• **Problema proposto**
Como você reescreveria de forma mais curta o parágrafo do texto sobre os anos 80 que começa com "e só se fala nos anos 80", mantendo seus fatos principais?

That
80’s Show
... e só se fala nos anos 80. Curioso, porque
repete o velho ciclo da nostalgia: após ser trucidada
e recusada sub-repticiamente durante os anos que lhe
seguiram, a década de 80 ressurge como o último
oásis da rebeldia (ainda que traduzida para uma
linguagem menos reivindicatória e mais hedonista)
e da possibilidade de uma visão idílica
sobre a indústria do entretenimento. Olhando
para trás, percebeu-se que havia um lado muito
lúdico na proliferação dos parques
temáticos (quando o desejo de miniaturização
é definitivamente preterido pela escala 1:1),
nas "inutilidades domésticas" que buscavam
atender às demandas do hiper-consumismo (objetos
de consumo cuja verdadeira finalidade não está
no uso que deles se pode fazer, mas sim no próprio
consumo), na naturalização, em nosso cotidiano,
dos signos do capitalismo corporativo, que não
mais clamavam por atenção, mas simplesmente
se imiscuíam no espaço que habitamos (usar
uma camisa da Coca-Cola não é fazer propaganda,
pois já não se trata de uma "marca",
e sim de um objeto estético como outro
qualquer).

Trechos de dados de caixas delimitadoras
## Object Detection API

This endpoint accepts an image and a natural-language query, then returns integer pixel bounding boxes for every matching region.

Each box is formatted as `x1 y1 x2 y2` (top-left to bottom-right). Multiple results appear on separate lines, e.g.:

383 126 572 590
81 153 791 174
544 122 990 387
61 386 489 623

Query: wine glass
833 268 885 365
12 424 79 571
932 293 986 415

---

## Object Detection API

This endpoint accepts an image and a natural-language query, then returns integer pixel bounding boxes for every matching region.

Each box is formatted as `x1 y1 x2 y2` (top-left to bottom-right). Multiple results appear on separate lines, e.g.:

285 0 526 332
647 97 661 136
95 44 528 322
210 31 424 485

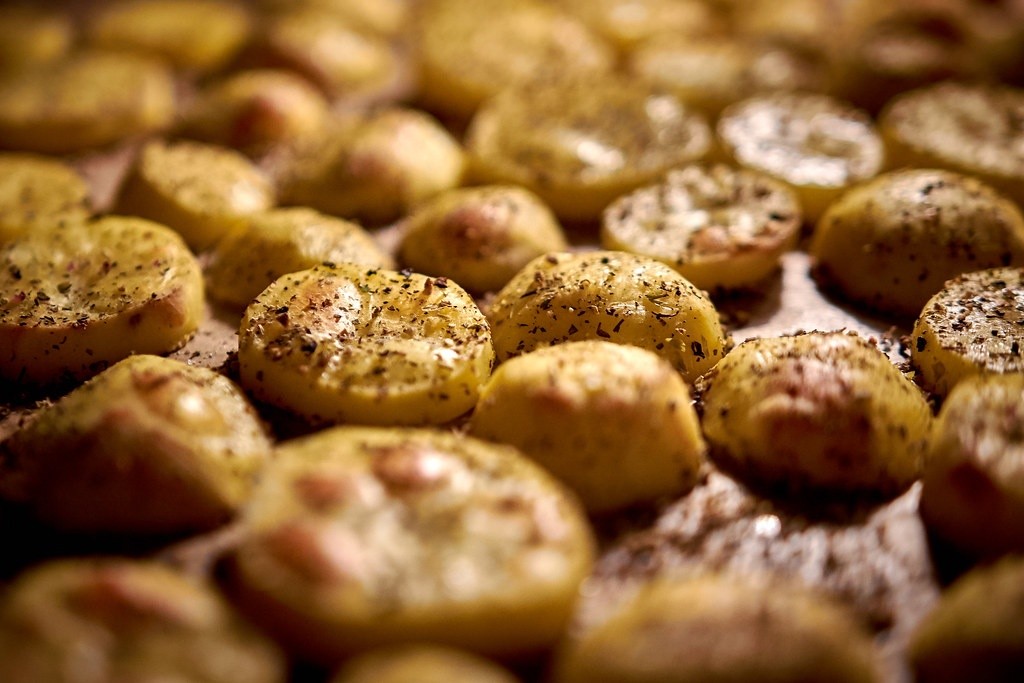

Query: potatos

...

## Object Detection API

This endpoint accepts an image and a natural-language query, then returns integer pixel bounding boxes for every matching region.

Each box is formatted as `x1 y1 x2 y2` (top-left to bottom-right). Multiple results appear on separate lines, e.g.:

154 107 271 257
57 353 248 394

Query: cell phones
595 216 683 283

• **Resposta do exercício**
Só se fala nos anos 80, num velho ciclo de nostalgia. Rejeitada nos anos seguintes, a década volta como último oásis da rebeldia, agora mais hedonista que reivindicatória, e de uma visão idílica da indústria do entretenimento. Em retrospecto, nota-se um lado lúdico em três fenômenos. O primeiro são os parques temáticos, que trocaram a miniaturização pela escala 1:1. O segundo são as "inutilidades domésticas" do hiper-consumismo, feitas para o próprio consumo e não para o uso. O terceiro é a naturalização dos signos do capitalismo corporativo no cotidiano: uma camisa da Coca-Cola deixa de ser propaganda e vira objeto estético.